Tests for detecting ADHD fall into two broad categories. Firstly, and most simply, there is self-report, where the patient describes their symptoms in response to structured questioning. Second there are neuropsychological tests, where the patient is asked to perform a particular task. These often appear much like a simple computer game and are structured such that persons with ADHD will make certain types of mistakes on the game due to impulsivity, inattention or other ADHD symptoms.

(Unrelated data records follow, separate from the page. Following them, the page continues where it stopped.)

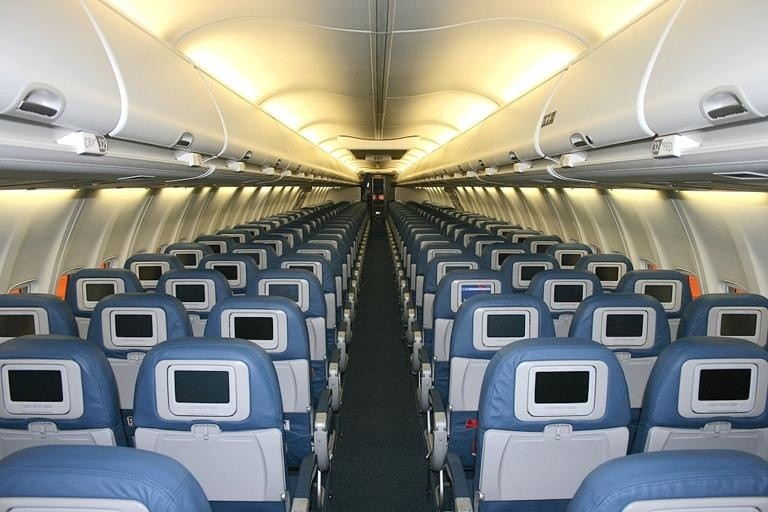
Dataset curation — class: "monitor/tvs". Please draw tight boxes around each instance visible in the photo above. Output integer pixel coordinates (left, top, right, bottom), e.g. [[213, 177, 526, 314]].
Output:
[[642, 282, 676, 309], [0, 310, 40, 344], [601, 310, 647, 346], [230, 312, 279, 350], [715, 310, 761, 345], [2, 365, 71, 414], [424, 214, 627, 310], [527, 366, 596, 416], [482, 311, 530, 347], [167, 365, 236, 417], [110, 310, 158, 347], [692, 364, 758, 413], [66, 218, 334, 309]]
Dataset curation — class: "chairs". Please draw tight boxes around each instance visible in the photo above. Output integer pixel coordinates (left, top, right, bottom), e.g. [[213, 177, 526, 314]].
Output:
[[1, 199, 369, 512], [384, 197, 766, 512]]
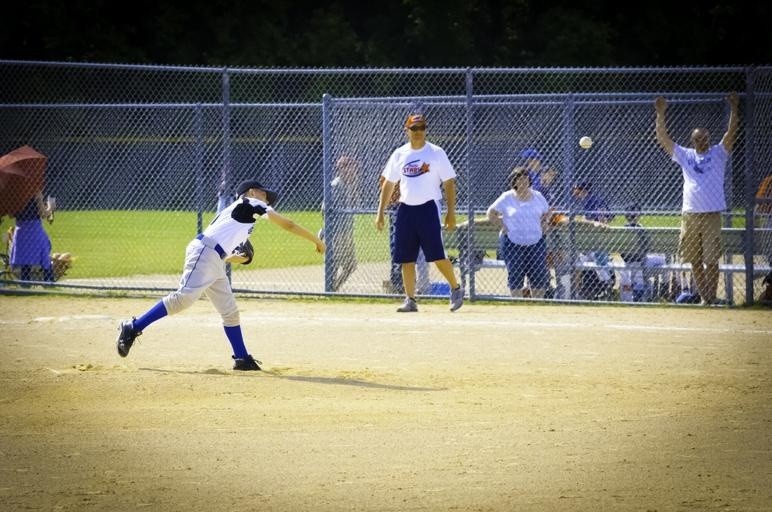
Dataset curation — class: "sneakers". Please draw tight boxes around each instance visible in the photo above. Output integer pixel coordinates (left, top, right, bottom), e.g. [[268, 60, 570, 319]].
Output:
[[232, 355, 260, 372], [117, 317, 141, 357], [397, 298, 417, 311], [449, 286, 465, 310]]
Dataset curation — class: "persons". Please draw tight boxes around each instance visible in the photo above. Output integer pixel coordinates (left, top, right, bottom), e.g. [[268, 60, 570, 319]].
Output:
[[117, 179, 328, 372], [376, 114, 465, 311], [381, 141, 432, 295], [754, 174, 771, 303], [486, 147, 700, 304], [10, 186, 58, 290], [652, 92, 740, 306], [319, 155, 364, 291], [8, 226, 70, 277]]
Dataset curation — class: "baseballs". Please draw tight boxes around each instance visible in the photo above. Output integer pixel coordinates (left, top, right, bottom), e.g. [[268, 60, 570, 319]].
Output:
[[580, 137, 593, 149]]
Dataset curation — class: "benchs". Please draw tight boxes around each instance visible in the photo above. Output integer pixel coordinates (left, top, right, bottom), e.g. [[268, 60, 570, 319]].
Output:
[[415, 217, 772, 307]]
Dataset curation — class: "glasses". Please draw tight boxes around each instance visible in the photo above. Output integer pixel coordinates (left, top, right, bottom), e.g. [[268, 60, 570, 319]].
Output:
[[408, 126, 425, 131]]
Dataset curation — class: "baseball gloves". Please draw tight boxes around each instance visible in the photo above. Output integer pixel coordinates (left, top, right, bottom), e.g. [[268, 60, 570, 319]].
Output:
[[233, 239, 254, 264]]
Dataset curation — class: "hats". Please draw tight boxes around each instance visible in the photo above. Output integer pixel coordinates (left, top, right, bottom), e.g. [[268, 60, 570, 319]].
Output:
[[407, 115, 425, 125], [338, 157, 360, 168], [522, 149, 544, 159], [236, 180, 278, 205]]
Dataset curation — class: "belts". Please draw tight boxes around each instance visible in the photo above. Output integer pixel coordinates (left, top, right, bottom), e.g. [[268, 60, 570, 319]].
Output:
[[196, 234, 227, 259]]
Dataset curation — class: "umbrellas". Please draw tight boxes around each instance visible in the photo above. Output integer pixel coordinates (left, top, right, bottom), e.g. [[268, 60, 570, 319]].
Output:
[[0, 145, 49, 218]]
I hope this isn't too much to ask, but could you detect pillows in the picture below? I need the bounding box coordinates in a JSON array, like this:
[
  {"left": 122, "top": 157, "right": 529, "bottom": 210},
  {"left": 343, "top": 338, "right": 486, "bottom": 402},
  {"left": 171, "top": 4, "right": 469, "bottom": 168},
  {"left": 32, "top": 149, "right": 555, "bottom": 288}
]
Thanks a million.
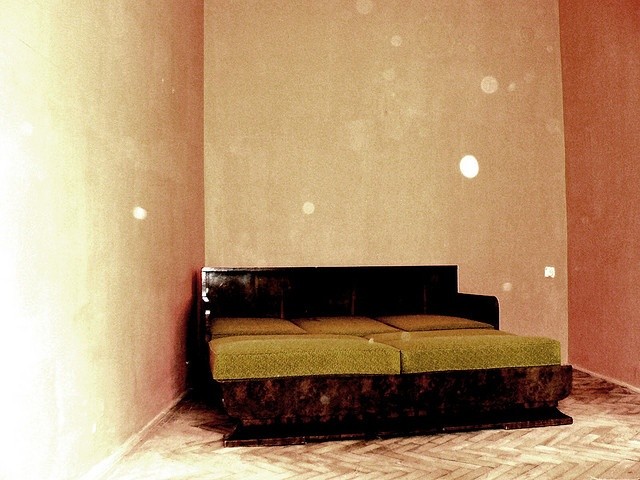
[
  {"left": 292, "top": 315, "right": 400, "bottom": 335},
  {"left": 210, "top": 315, "right": 307, "bottom": 336},
  {"left": 375, "top": 313, "right": 494, "bottom": 332}
]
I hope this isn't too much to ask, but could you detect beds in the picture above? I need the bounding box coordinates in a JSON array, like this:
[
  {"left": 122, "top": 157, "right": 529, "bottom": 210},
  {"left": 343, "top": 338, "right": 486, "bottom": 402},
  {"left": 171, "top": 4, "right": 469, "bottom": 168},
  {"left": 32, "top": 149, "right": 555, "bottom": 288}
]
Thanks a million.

The self-reports couldn’t tell the real ADHD sufferers from the fakers, and the computer tests weren’t much more effective either, the study found.

ADHD diagnoses in adults may be trickier than in kids. For children, there are at least multiple sources of information and observation — parents, teachers, doctors. With adults, physicians can rely only on self-reporting. The Centers for Disease Control and Prevention estimates that 2% to 4% of adults actually have ADHD, many of whom were initially diagnosed as children.

If healthy adults continue to exaggerate symptoms for personal gain, the fallout could affect those who really need help, should doctors become increasingly wary of handing out diagnoses. Worse, legitimate patients are having a hard enough time getting their medication as it is, without fakers filching pills for performance enhancement. Finally, as the MSNBC story points out, if misused the medications could become habit forming — and a surefire way to ruin performance is misusing prescription drugs.